Après avoir été vice-président chargé des questions pédagogiques, il présida l’APLV de 1970 à 1977. À n’en pas douter, beaucoup de ceux qui ont ensuite eu des responsabilités dans l’association s’y sont intéressés parce qu’ils avaient entendu Gérard Hardin exprimer par une argumentation à la fois rigoureuse et passionnée ce qu’ils percevaient ou ressentaient confusément sans être capables de le formuler : la certitude qu’un enseignement ne peut être efficace que si les moyens qui lui sont donnés et les objectifs qui lui sont assignés sont en cohérence avec les finalités de l’École dans la société. Ainsi, au-delà de ce que Gérard Hardin appelait volontiers l’obsession de la performance immédiate, tout enseignement d’une langue, quelle qu’elle soit, permet-il à l’élève de construire sa capacité à apprendre des langues et de percevoir et respecter l’altérité. Et ce sont là deux composantes essentielles de la formation du citoyen lorsque la construction européenne se renforce et que les échanges se mondialisent.
Une telle définition des enjeux intellectuels et sociaux de l’apprentissage des langues a tout naturellement conduit Gérard Hardin à des activités internationales, depuis la présidence de la Fédération internationale des professeurs de langues vivantes (FIPLV) de 1975 à 1977, jusqu’à l’organisation en 1998, avec Michel Candelier, d’un atelier du Centre de langues du Conseil de l’Europe à Graz, qui a réuni 35 participants venus de 26 pays sur le thème « l’enseignement des langues et la tolérance ».

L’engagement au service de l’enseignement des langues vivantes l’a aussi conduit à de multiples publications.

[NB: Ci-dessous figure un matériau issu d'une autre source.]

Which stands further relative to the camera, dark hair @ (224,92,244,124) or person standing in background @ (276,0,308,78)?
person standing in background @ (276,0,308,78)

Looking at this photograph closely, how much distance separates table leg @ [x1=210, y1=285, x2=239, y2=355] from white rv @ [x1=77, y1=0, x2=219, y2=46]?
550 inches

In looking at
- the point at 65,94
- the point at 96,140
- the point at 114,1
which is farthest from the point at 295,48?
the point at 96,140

Au début des années 1970, il y eut Pédagogie de l’anglais, co-écrit avec Maurice Antier, autre ancien président de l’APLV, et l’inspecteur Denis Girard. Cet ouvrage guida pendant longtemps tous les professeurs à leur entrée dans le métier. Il y eut aussi Today, une collection de manuels pour le lycée, conçus avec Robert Ruard, où la pratique de l’anglais était constamment associée à une solide réflexion sur la langue et sur les sociétés où elle se parle. Gérard Hardin traduisit dès 1984 la grammaire de Thomson et Martinet. Dans les années 1990, il publia, en association avec Cynthia Picot, une initiation pratique à la traduction chez Dunod, puis chez Press Pocket une grammaire anglaise pour tous (avec Michel Marcheteau, Michel Savio et Jean-Pierre Berman), encore rééditée en 2001, ainsi que divers ouvrages bilingues, notamment des nouvelles d’Oscar Wilde et de Patricia Highsmith. Ces activités éditoriales étaient à l’évidence inspirées par la même ambition que son engagement associatif : donner à chacun les moyens d’apprendre l’anglais en comprenant comment la langue fonctionne et en se donnant la possibilité d’accéder à des ouvrages écrits en anglais pour découvrir le plaisir de la lecture et entrer dans la culture.

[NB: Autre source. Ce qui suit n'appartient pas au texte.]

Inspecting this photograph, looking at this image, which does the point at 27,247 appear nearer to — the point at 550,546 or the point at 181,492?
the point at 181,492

La multiplicité des ouvrages écrits avec d’autres auteurs confirme le goût pour le travail collectif qu’implique toute activité militante dans une association. Tous ceux qui ont participé à des réunions de l’APLV ont encore en mémoire son sens de la formule, qui lui permettait de faire vivre en une phrase une situation concrète illustrant un problème complexe, ou, dans les moments conviviaux, de raconter avec humour un épisode d’une sortie en voilier dans les eaux de sa chère Bretagne.

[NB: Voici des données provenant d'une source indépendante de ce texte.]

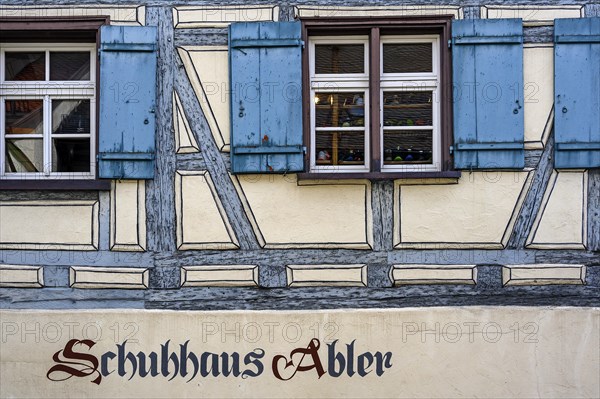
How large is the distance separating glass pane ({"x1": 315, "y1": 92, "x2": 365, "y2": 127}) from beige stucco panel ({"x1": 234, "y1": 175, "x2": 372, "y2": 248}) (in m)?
0.60

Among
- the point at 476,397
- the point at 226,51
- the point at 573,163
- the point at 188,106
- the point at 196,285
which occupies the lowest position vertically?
the point at 476,397

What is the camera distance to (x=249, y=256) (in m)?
6.69

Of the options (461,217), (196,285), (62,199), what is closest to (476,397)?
(461,217)

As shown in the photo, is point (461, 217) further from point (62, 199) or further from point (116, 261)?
point (62, 199)

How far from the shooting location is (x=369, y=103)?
6.84 metres

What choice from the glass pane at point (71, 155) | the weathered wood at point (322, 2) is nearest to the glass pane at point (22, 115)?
the glass pane at point (71, 155)

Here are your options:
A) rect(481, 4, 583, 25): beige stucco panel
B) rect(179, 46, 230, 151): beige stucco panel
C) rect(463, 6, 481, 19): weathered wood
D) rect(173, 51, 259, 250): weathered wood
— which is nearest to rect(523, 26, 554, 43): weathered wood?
rect(481, 4, 583, 25): beige stucco panel

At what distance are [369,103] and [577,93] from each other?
1.72 meters

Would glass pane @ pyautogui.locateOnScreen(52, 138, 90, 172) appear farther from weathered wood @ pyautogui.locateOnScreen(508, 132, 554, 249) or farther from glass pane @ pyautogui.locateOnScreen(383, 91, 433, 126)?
weathered wood @ pyautogui.locateOnScreen(508, 132, 554, 249)

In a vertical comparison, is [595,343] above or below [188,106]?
below

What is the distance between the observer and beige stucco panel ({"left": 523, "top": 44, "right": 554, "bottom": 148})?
6660 mm

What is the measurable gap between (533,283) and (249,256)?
7.83 ft

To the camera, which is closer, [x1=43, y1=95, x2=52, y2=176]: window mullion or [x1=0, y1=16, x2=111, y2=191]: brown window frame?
[x1=0, y1=16, x2=111, y2=191]: brown window frame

Gérard Hardin nous a quittés en novembre dernier. Pénétré de la langue qu’il enseignait et conscient de tous les enjeux sociaux liés au métier de professeur, il nous laisse l’exemple d’un grand humaniste, convaincu et chaleureux.

François Monnanteuil
Président d’honneur de l’APLV

Publié dans le n° 1/2012 des Langues Modernes.